Pada awal tahun 2010 setelah nasional summit politik borjuasi memberlakukan secara sah perdagangan bebas AC-FTA , kebijakan tersebut lahir pada situasi negara masih mengalami gejolak ekonomi akibat didera krisis global dan eropa artinya negara secara sengaja membuka dan menyepakati perdagangan bebas antar negara baik regional maupun international, akan tetapi prinsipnya bukanlah pada siap atau tidak siap persoalan mendasarnya adalah tidak akan memberikan keuntungan dari suatu perdagangan antar negara manakala berjalan pada mekanisme tata produksi dan distribusi yang kapitalistik.

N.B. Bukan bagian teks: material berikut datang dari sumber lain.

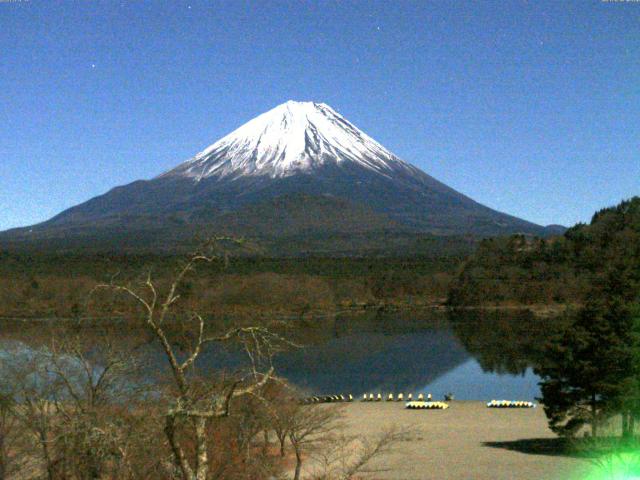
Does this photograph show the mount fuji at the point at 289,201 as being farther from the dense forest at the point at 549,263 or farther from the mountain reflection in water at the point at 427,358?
the mountain reflection in water at the point at 427,358

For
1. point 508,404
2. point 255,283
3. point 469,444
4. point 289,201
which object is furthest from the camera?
point 289,201

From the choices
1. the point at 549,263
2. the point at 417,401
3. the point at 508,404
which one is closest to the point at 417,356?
the point at 417,401

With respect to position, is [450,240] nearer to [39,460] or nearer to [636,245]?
[636,245]

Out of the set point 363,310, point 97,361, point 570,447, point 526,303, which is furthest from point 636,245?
point 97,361

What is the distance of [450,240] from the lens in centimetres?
11288

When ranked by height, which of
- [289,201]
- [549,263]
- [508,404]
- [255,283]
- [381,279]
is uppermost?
[289,201]

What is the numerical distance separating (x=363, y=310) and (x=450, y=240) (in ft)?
166

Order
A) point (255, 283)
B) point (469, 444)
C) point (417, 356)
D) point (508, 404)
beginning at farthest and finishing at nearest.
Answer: point (255, 283), point (417, 356), point (508, 404), point (469, 444)

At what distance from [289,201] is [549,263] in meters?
65.1

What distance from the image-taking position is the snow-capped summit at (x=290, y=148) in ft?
512

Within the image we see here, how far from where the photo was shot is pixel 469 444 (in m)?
18.5

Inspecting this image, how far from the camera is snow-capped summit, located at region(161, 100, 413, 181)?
512 feet

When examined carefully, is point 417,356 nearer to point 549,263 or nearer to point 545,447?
point 545,447

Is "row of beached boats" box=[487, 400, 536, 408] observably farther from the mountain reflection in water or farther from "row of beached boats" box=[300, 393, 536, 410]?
the mountain reflection in water
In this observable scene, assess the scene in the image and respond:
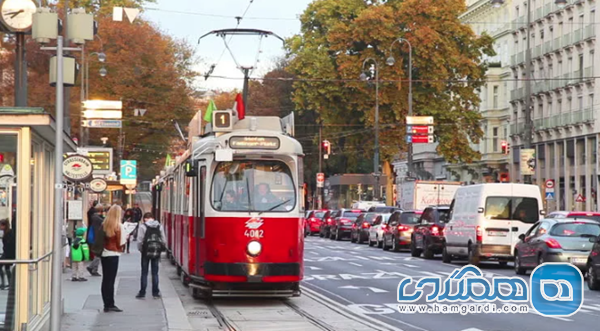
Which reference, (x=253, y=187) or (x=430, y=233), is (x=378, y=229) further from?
(x=253, y=187)

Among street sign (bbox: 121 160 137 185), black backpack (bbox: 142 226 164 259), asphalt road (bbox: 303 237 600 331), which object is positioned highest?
street sign (bbox: 121 160 137 185)

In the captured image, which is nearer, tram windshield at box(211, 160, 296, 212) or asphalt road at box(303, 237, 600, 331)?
asphalt road at box(303, 237, 600, 331)

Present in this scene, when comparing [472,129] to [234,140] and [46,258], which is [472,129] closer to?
[234,140]

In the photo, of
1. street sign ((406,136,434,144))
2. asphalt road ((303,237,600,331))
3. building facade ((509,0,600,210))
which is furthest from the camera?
building facade ((509,0,600,210))

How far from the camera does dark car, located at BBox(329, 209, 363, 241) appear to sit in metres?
64.7

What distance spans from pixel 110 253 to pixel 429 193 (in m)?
40.1

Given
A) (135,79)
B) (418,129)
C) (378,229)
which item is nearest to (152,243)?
(378,229)

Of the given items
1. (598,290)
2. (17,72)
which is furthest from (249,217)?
(598,290)

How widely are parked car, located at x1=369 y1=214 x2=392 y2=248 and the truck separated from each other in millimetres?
4276

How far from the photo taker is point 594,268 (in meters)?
25.3

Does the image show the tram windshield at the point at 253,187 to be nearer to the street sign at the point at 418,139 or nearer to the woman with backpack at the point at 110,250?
the woman with backpack at the point at 110,250

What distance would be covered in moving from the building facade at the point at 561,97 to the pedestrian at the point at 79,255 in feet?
128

Liberalisasi pun terus berlanjut tanpa hambatan sehingga gerakan rakyat berkewajiban menghambat itu. Pada tahun 2010 rezim borjuasi mengeluarkan kebijakan menaikkan tarif Daya Listrik (TDL) dengan alasan ekonomis-mengalami kerugian padahal itu sama sekali tidak benar hanyalah rekayasa ekonomi politik semata untuk mendapatkan legitimasi dari mayoritas rakyat.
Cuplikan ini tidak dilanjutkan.